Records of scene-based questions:
+--

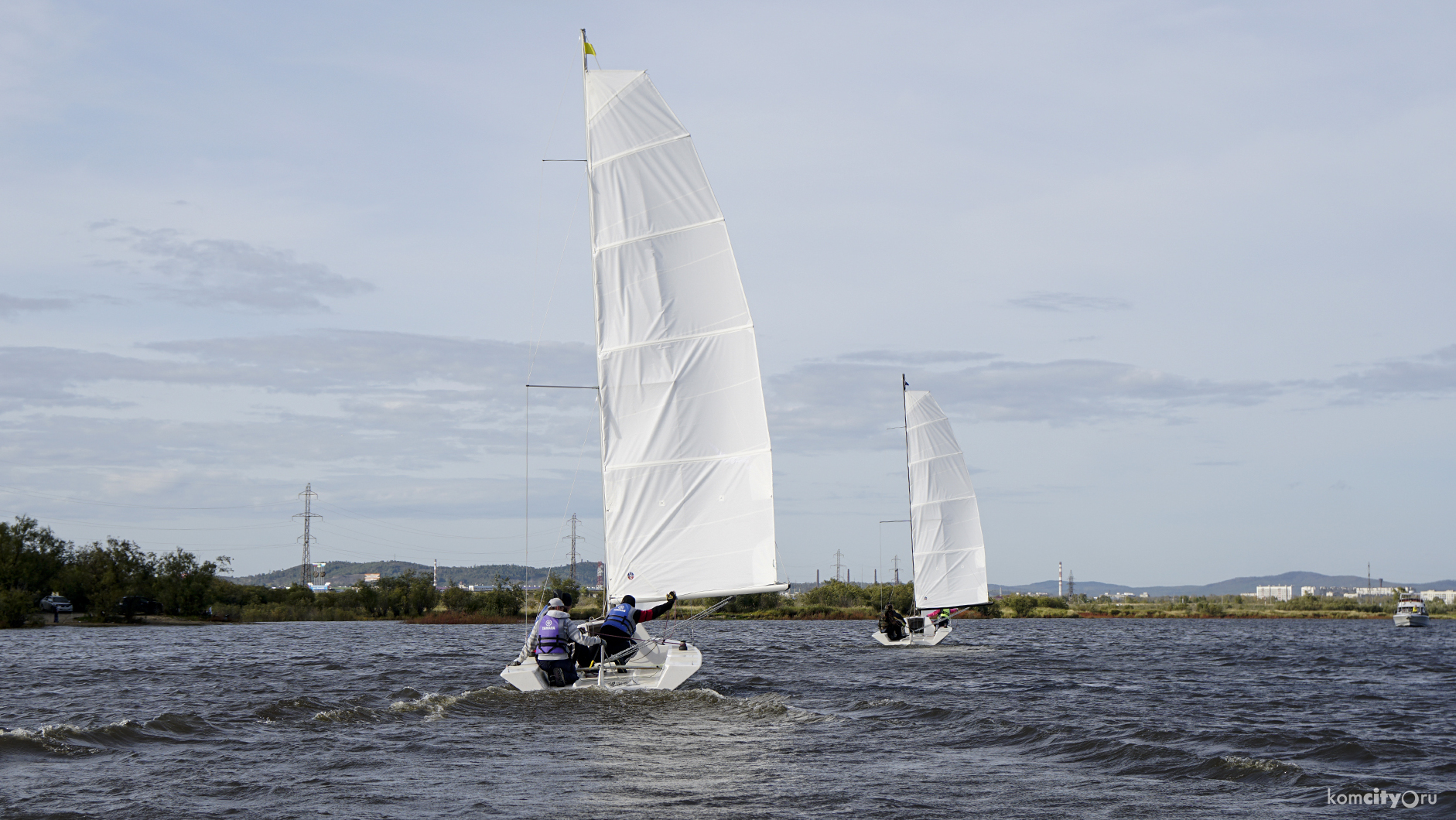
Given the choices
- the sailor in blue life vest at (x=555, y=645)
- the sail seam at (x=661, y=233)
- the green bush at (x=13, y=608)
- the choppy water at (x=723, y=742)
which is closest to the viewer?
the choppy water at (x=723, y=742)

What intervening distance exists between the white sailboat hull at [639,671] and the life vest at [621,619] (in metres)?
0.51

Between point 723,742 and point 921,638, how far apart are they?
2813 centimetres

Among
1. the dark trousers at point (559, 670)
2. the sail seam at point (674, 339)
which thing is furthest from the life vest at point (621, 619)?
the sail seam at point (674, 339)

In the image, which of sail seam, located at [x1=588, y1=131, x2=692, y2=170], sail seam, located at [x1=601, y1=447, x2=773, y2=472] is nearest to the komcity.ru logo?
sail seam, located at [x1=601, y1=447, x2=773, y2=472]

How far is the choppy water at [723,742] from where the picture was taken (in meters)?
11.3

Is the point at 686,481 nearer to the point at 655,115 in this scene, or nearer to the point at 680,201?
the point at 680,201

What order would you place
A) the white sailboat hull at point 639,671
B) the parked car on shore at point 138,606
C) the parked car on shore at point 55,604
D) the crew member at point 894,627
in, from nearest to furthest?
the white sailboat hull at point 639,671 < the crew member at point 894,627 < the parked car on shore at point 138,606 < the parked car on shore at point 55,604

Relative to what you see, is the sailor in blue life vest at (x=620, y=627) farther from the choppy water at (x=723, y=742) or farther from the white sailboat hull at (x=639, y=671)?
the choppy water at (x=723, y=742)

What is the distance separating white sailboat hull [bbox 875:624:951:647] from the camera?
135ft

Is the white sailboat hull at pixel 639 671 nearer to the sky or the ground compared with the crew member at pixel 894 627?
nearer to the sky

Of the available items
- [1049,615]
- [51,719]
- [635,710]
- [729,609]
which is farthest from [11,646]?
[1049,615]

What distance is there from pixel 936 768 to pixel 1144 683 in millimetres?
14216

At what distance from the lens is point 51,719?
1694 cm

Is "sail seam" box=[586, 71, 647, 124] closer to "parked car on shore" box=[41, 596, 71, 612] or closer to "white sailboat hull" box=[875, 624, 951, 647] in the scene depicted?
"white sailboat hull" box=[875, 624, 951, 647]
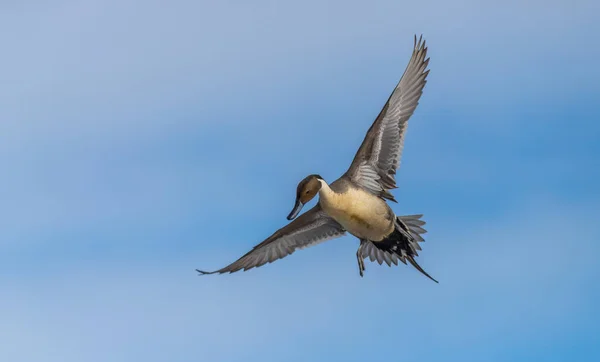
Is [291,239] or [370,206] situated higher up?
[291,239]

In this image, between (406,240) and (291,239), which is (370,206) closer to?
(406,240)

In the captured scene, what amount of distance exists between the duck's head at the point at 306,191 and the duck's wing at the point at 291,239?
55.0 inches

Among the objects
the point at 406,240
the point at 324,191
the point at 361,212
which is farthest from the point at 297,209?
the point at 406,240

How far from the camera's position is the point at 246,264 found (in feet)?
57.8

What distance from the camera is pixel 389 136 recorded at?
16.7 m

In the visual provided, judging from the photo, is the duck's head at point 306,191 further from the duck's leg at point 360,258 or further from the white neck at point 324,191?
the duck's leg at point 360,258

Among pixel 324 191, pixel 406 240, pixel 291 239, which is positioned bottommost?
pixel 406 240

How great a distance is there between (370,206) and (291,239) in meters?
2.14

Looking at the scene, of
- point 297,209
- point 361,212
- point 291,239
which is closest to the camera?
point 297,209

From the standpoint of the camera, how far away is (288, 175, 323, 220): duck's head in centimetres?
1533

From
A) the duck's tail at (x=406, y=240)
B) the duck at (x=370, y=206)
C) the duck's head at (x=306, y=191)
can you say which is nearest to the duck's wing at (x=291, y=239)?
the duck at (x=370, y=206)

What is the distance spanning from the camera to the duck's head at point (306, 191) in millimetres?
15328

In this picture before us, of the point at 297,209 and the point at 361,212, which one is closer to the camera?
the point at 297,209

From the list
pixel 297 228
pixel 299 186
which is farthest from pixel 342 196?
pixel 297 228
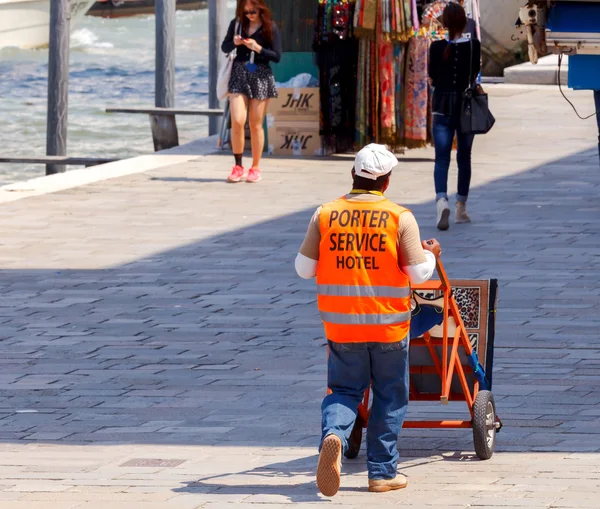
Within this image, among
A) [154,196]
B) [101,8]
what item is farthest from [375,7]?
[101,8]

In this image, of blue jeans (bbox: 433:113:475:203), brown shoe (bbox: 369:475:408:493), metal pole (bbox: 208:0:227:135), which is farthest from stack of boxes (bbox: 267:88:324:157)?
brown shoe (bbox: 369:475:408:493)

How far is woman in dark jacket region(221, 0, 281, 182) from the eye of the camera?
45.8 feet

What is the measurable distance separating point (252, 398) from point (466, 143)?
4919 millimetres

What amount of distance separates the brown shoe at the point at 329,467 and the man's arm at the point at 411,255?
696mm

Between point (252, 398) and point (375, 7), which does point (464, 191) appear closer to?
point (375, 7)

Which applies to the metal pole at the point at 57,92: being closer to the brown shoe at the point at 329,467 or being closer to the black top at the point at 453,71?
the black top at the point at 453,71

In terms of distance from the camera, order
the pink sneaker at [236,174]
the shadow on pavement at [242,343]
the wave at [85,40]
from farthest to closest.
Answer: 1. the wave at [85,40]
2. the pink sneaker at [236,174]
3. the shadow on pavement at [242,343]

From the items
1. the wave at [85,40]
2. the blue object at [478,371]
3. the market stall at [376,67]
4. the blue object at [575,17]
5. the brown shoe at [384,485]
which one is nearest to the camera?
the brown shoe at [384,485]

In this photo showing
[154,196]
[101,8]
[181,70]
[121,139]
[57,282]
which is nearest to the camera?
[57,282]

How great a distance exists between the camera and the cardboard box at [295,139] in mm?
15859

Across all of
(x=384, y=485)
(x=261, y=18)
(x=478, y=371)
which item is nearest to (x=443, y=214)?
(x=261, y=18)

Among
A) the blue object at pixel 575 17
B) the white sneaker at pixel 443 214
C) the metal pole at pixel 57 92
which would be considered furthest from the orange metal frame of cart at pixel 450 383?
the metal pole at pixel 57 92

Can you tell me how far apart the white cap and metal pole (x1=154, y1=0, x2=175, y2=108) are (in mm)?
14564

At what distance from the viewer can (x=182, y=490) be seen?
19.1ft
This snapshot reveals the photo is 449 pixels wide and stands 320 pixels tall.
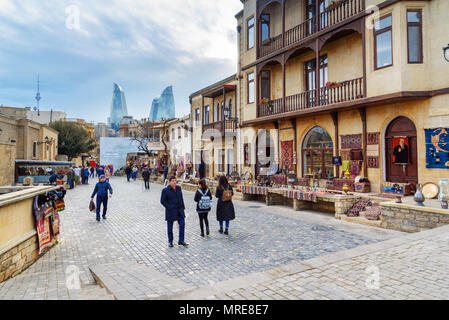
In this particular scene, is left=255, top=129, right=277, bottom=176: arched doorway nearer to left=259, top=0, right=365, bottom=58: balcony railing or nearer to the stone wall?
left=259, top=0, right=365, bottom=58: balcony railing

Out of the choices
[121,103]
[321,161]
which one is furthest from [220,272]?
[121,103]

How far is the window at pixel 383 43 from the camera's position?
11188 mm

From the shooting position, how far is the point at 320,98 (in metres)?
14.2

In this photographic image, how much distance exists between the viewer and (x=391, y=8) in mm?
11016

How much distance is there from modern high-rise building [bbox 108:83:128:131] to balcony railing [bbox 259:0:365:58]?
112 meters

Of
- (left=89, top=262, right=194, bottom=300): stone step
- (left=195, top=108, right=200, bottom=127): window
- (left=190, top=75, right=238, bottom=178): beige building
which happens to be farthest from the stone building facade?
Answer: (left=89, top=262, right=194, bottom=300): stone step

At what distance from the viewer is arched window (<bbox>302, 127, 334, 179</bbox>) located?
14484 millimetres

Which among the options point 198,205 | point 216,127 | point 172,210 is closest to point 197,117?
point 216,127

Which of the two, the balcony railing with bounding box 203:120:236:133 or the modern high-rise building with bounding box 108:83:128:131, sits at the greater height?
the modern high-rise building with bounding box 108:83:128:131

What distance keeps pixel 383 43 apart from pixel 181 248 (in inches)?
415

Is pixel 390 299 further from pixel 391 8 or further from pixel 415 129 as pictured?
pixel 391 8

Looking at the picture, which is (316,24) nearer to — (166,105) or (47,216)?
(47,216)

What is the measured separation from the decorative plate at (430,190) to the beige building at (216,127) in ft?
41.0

+--

# [WHAT YOU NEED TO DO]
Print each record exactly as it stands, leaving the images out.

# [EXERCISE RESULT]
Given the choices
- the sailor in blue life vest at (x=555, y=645)
- the sail seam at (x=661, y=233)
- the green bush at (x=13, y=608)
- the choppy water at (x=723, y=742)
which is closest to the viewer?
the choppy water at (x=723, y=742)

What intervening distance exists between the white sailboat hull at [639,671] and the life vest at [621,619] (in metres)?
0.51

Between point 723,742 and point 921,638, how far apart are they?
2813 centimetres

Among
1. the dark trousers at point (559, 670)
2. the sail seam at point (674, 339)
which thing is furthest from the life vest at point (621, 619)?
the sail seam at point (674, 339)

In the image, which of sail seam, located at [x1=588, y1=131, x2=692, y2=170], sail seam, located at [x1=601, y1=447, x2=773, y2=472] is nearest to the komcity.ru logo?
sail seam, located at [x1=601, y1=447, x2=773, y2=472]

How far is the choppy water at [723,742] from where the picture was taken (in meters)?
11.3

Is the point at 686,481 nearer to the point at 655,115 in this scene, or nearer to the point at 680,201?
the point at 680,201

What order would you place
A) the white sailboat hull at point 639,671
B) the parked car on shore at point 138,606
C) the parked car on shore at point 55,604
D) the crew member at point 894,627
in, from nearest to furthest?
the white sailboat hull at point 639,671 < the crew member at point 894,627 < the parked car on shore at point 138,606 < the parked car on shore at point 55,604

Relative to what you see, is the sailor in blue life vest at (x=620, y=627) farther from the choppy water at (x=723, y=742) or farther from the white sailboat hull at (x=639, y=671)?
the choppy water at (x=723, y=742)

What is the distance separating white sailboat hull [bbox 875:624:951:647] from the camera?
135ft

Is the white sailboat hull at pixel 639 671 nearer to the sky or the ground compared with the crew member at pixel 894 627?
nearer to the sky

Of the available items
- [1049,615]
- [51,719]
- [635,710]
- [729,609]
which is farthest from [11,646]?
[1049,615]

What distance is there from pixel 936 768 to pixel 1144 683 in millimetres?
14216

At what distance from the lens is point 51,719?
1694 cm

Is "sail seam" box=[586, 71, 647, 124] closer to "parked car on shore" box=[41, 596, 71, 612] or closer to "white sailboat hull" box=[875, 624, 951, 647] in the scene depicted?
"white sailboat hull" box=[875, 624, 951, 647]
Is [291,239] or [370,206] situated higher up?
[291,239]

In this image, between (406,240) and (291,239), which is (370,206) closer to?
(406,240)

In the captured scene, what amount of distance exists between the duck's head at the point at 306,191 and the duck's wing at the point at 291,239?
55.0 inches

Among the objects
the point at 406,240
the point at 324,191
the point at 361,212
which is farthest from the point at 297,209?
the point at 406,240

How far from the camera's position is the point at 246,264 found (in feet)?
57.8

What distance from the camera is pixel 389 136 recorded at?
16.7 m

In the visual provided, judging from the photo, is the duck's head at point 306,191 further from the duck's leg at point 360,258 or further from the white neck at point 324,191?
the duck's leg at point 360,258

Among pixel 324 191, pixel 406 240, pixel 291 239, which is positioned bottommost?
pixel 406 240

How great a distance is there between (370,206) and (291,239) in meters?
2.14

Looking at the scene, of
- point 297,209
- point 361,212
- point 291,239
which is closest to the camera?
point 297,209

From the standpoint of the camera, how far away is (288, 175, 323, 220): duck's head in centimetres?
1533

From
A) the duck's tail at (x=406, y=240)
B) the duck at (x=370, y=206)
C) the duck's head at (x=306, y=191)
can you say which is nearest to the duck's wing at (x=291, y=239)?
the duck at (x=370, y=206)

What is the distance spanning from the camera to the duck's head at point (306, 191) in millimetres?
15328

In this picture before us, of the point at 297,209 and the point at 361,212, which one is closer to the camera?
the point at 297,209

From the list
pixel 297 228
pixel 299 186
which is farthest from pixel 342 196?
pixel 297 228
Within this image, among
A) [154,196]
B) [101,8]
what item is farthest from [375,7]?
[101,8]

In this image, of blue jeans (bbox: 433:113:475:203), brown shoe (bbox: 369:475:408:493), metal pole (bbox: 208:0:227:135), which is farthest from stack of boxes (bbox: 267:88:324:157)?
brown shoe (bbox: 369:475:408:493)

How far is woman in dark jacket region(221, 0, 281, 182) from the eye of the camera?
45.8 feet

What is the measurable distance separating point (252, 398) from point (466, 143)?
4919 millimetres

What amount of distance separates the brown shoe at the point at 329,467 and the man's arm at the point at 411,255?
696mm

Between point (252, 398) and point (375, 7), which does point (464, 191) appear closer to?
point (375, 7)

Which applies to the metal pole at the point at 57,92: being closer to the brown shoe at the point at 329,467 or being closer to the black top at the point at 453,71?
the black top at the point at 453,71

In terms of distance from the camera, order
the pink sneaker at [236,174]
the shadow on pavement at [242,343]
the wave at [85,40]
from farthest to closest.
Answer: 1. the wave at [85,40]
2. the pink sneaker at [236,174]
3. the shadow on pavement at [242,343]

From the items
1. the wave at [85,40]
2. the blue object at [478,371]
3. the market stall at [376,67]
4. the blue object at [575,17]
5. the brown shoe at [384,485]
which one is nearest to the camera?
the brown shoe at [384,485]

In this photo showing
[154,196]
[101,8]
[181,70]
[121,139]
[57,282]
which is nearest to the camera?
[57,282]

How great a distance exists between the camera and the cardboard box at [295,139] in mm?
15859

Across all of
(x=384, y=485)
(x=261, y=18)
(x=478, y=371)
which item is nearest to (x=443, y=214)?
(x=261, y=18)

Among
A) the blue object at pixel 575 17
B) the white sneaker at pixel 443 214
C) the metal pole at pixel 57 92
which would be considered furthest from the orange metal frame of cart at pixel 450 383?
the metal pole at pixel 57 92

Can you tell me how far apart the white cap and metal pole (x1=154, y1=0, x2=175, y2=108) are (in mm)?
14564

At what distance from the viewer can (x=182, y=490) be seen?
19.1ft
This snapshot reveals the photo is 449 pixels wide and stands 320 pixels tall.
In this particular scene, is left=255, top=129, right=277, bottom=176: arched doorway nearer to left=259, top=0, right=365, bottom=58: balcony railing or nearer to the stone wall?
left=259, top=0, right=365, bottom=58: balcony railing

Out of the choices
[121,103]
[321,161]
which one is furthest from [220,272]?
[121,103]

How far is the window at pixel 383 43 from the camera's position?
11188 mm

From the shooting position, how far is the point at 320,98 (in metres)?
14.2

In this photographic image, how much distance exists between the viewer and (x=391, y=8) in mm?
11016

How much distance is there from modern high-rise building [bbox 108:83:128:131] to balcony railing [bbox 259:0:365:58]?
112 meters

Of
- (left=89, top=262, right=194, bottom=300): stone step
- (left=195, top=108, right=200, bottom=127): window
- (left=190, top=75, right=238, bottom=178): beige building
which happens to be farthest from the stone building facade?
Answer: (left=89, top=262, right=194, bottom=300): stone step

At what distance from the viewer is arched window (<bbox>302, 127, 334, 179</bbox>) located?
14484 millimetres

Which among the options point 198,205 | point 216,127 | point 172,210 is closest to point 197,117?
point 216,127

Which of the two, the balcony railing with bounding box 203:120:236:133 or the modern high-rise building with bounding box 108:83:128:131, sits at the greater height?
the modern high-rise building with bounding box 108:83:128:131

What distance keeps pixel 383 43 apart from pixel 181 248 (in inches)?
415

Is pixel 390 299 further from pixel 391 8 or further from pixel 415 129 as pictured?
pixel 391 8

Looking at the picture, which is (316,24) nearer to — (166,105) or (47,216)?
(47,216)

What is the measured separation from the decorative plate at (430,190) to the beige building at (216,127) in ft?
41.0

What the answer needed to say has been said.